Given an array A of positive integers, let S be the sum of the digits of the minimal element of A. Return 0 if S is odd, otherwise return 1.
Example 1:
Input: [34,23,1,24,75,33,54,8]
Output: 0Explanation:
The minimal element is 1, and the sum of those digits is S = 1 which is odd, so the answer is 0.Example 2:
Input: [99,77,33,66,55]
Output: 1Explanation:
The minimal element is 33, and the sum of those digits is S = 3 + 3 = 6 which is even, so the answer is 1.Note:
- 1 <= A.length <= 100
- 1 <= A[i].length <= 100
C++ min_element
Using min_element() in Modern C++, you can easily get the minimal element between two iterator ranges instead of writing a for loop. The third parameter is an optional one that you can provide the customize comparator.

Scene-based spatial questions:
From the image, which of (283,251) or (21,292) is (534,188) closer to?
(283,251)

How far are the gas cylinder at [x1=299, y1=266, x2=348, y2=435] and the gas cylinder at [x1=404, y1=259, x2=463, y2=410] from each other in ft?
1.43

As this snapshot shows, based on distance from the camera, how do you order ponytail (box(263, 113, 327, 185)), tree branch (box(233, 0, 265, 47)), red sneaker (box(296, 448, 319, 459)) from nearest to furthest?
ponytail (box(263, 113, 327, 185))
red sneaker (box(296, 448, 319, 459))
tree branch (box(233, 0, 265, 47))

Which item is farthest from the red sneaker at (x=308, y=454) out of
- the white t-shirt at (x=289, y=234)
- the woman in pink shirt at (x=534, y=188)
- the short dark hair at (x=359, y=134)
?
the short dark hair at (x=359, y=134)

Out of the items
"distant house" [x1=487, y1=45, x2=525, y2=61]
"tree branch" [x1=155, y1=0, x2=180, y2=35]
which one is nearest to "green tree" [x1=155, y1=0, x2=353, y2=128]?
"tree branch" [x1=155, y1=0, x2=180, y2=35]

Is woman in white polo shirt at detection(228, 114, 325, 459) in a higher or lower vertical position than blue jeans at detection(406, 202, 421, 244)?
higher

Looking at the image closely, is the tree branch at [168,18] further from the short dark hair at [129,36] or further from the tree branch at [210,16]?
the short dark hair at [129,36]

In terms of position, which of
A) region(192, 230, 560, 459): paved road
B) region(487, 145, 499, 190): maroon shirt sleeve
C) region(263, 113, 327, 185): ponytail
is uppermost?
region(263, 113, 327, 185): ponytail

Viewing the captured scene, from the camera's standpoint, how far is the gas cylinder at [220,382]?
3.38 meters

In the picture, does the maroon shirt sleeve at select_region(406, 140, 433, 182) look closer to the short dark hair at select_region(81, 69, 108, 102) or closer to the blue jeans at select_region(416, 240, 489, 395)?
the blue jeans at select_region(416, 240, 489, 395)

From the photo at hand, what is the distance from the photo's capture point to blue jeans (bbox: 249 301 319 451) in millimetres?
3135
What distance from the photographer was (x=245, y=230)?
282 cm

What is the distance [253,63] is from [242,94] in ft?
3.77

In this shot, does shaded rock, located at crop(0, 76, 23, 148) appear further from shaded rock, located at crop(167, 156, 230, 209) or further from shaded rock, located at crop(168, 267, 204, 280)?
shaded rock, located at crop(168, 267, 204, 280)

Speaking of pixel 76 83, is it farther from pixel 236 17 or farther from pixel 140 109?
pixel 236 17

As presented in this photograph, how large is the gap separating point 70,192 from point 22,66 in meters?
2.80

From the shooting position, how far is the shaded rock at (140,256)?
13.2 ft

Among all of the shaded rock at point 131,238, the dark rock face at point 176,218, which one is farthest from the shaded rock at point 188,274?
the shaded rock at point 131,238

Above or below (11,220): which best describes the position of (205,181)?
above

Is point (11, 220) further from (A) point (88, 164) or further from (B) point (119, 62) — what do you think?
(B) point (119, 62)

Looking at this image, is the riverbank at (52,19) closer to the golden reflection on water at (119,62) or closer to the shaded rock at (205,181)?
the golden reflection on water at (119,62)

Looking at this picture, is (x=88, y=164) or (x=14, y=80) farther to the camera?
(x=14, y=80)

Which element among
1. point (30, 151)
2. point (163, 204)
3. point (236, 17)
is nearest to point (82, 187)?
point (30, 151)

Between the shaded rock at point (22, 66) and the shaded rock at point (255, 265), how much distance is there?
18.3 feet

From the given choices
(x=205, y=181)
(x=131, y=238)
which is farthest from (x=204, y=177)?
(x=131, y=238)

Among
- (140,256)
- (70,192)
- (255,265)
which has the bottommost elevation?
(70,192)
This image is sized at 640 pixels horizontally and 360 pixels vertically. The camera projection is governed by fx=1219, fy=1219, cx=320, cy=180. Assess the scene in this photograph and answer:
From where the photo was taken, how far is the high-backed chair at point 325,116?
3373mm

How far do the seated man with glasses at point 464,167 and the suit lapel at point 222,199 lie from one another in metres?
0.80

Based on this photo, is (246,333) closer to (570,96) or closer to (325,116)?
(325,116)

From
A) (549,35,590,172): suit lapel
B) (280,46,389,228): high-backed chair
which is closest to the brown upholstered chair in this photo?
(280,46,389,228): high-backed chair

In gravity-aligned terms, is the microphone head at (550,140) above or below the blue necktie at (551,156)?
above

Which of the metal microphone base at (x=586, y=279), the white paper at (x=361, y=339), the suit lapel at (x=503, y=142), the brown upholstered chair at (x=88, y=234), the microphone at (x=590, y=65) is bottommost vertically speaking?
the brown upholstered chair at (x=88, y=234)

Exercise set:
- 1) Answer these questions about the digit-sum problem page:
(a) In Example 2, which number is the minimal element?
(b) What value should be returned when S is odd?
(c) Which C++ function does the page suggest for finding the minimal element?
- 2) Carry the digit-sum problem page forward from its last sentence.

Results:
- 1)
(a) 33
(b) 0
(c) min_element()

- 2)
class Solution {
public:
int sumOfDigits(vector<int>& A) {
// int v = *min_element(begin(A), end(A), [](auto a, auto b) { return a < b; });
int v = *min_element(begin(A), end(A));
int r = 0;
while (v > 0) {
r += v % 10;
v /= 10;
}
return 1 - r % 2;
}
};
Python
Similarly, a little bit verbose (in Python3):
class Solution:
def sumOfDigits(self, A: List[int]) -> int:
x = min(A)
S = 0
while x > 0:
S += (x % 10)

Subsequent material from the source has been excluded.